The Ashford Forest is a Special Area of Conservation (“SAC”) that demands a high level of protection under the Habitats Regulations. The SAC’s extensive areas of lowland heath are vulnerable to nitrogen dioxide pollution from passing traffic. Wealden DC predicted that the likely effects from its own development plan for 9,440 houses was just within the threshold where it could conclude that the environmental effects from the increase in traffic could be regarded as neutral and “scoped” out of any further assessment. The threshold is one used by Highways England in traffic assessment (in the nationally-used DMRB document).

The problem of going above the threshold was that it would trigger the need for an “appropriate assessment” of the implications for the site in view of that site’s conservation objectives. There would be a risk of significant adverse effects to a protected site, and the competent authority could not then approve the plan unless it was certain that the plan will not adversely affect the integrity of the site concerned. There should be “no reasonable scientific doubt” remaining as to the absence of such effects.

So, when the next door planning authorities (Lewes DC and the South Downs National Park Authority) jointly approved their own plan for another 6,900 houses, some of which would take the likely traffic levels above the threshold, when considered alongside WDC’s own housing, you would have thought that this would trigger the need for an appropriate assessment.

However, the advice from the national body responsible for nature conservation, Natural England, was that this level of new development would not be likely to have a significant impact on the SAC. They assumed that the in-combination effects were catered for within the DMRB threshold already.

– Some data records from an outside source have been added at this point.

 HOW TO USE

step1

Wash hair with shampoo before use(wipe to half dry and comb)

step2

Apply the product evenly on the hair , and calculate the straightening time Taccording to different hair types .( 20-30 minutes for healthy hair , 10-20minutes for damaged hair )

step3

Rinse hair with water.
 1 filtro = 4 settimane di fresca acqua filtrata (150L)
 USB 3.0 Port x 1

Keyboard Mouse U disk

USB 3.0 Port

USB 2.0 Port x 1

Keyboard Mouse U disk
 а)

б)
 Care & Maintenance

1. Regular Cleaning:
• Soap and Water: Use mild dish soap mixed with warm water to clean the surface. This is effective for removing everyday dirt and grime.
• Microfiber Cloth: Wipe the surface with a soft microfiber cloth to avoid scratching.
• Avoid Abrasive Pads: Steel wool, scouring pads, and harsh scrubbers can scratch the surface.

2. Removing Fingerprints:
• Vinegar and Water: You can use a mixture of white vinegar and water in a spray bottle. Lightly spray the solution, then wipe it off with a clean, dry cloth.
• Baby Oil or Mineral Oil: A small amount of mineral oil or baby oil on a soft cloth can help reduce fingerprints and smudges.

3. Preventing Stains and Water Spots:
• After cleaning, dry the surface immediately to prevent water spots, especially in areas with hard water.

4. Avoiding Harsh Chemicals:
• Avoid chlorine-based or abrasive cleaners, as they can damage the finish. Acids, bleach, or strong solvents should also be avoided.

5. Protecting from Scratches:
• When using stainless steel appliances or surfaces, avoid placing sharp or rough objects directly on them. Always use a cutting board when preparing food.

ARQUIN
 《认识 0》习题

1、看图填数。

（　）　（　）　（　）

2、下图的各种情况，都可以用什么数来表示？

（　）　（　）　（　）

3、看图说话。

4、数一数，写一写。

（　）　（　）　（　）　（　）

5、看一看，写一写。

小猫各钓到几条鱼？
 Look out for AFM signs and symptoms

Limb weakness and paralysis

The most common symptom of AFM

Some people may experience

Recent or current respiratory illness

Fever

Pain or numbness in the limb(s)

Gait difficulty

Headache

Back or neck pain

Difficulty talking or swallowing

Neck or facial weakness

So, when the Secretary of State’s Inspector and the 2 local authorities took Natural England’s advice, they thought that they would be OK.

But the Court agreed with WDC. The judge accepted that it looked like an in-combination assessment had been made, but he was scathing about Natural England’s advice. It was “plainly erroneous” and “cried out for further explanation”. It could not be supported “on logical and empirical grounds.” What had occurred was irrational. The Wednesbury error in the underlying advice created, without more, an equivalent Wednesbury error in the evaluative assessments carried out by the authorities.

So, although LDC and SDNPA had accepted Natural England’s advice in good faith, the Court had to censure the decisions of the ‘competent authorities’ – in this case, the Secretary of State, as well as the two local authorities.

WDC were a little late in making their challenge, so the Court quashed what it could (all the housing policies in the joint plan that covered the NPA area), and declared that rest of the housing policies in the plan (covering Lewes) were probably in the wrong as well.

The judge also asked that court’s judgment be almost hand-delivered to Highways England. The DRMB should be re-examined, and clarified, to reflect his concerns.

This is a complex outcome for a simple point: in-combination effects cannot be ignored or under-played in appropriate assessments on habitats.

And then there is the general point of importance: if expert advice looks plainly wrong and cries out for further explanation, then you must ask for it.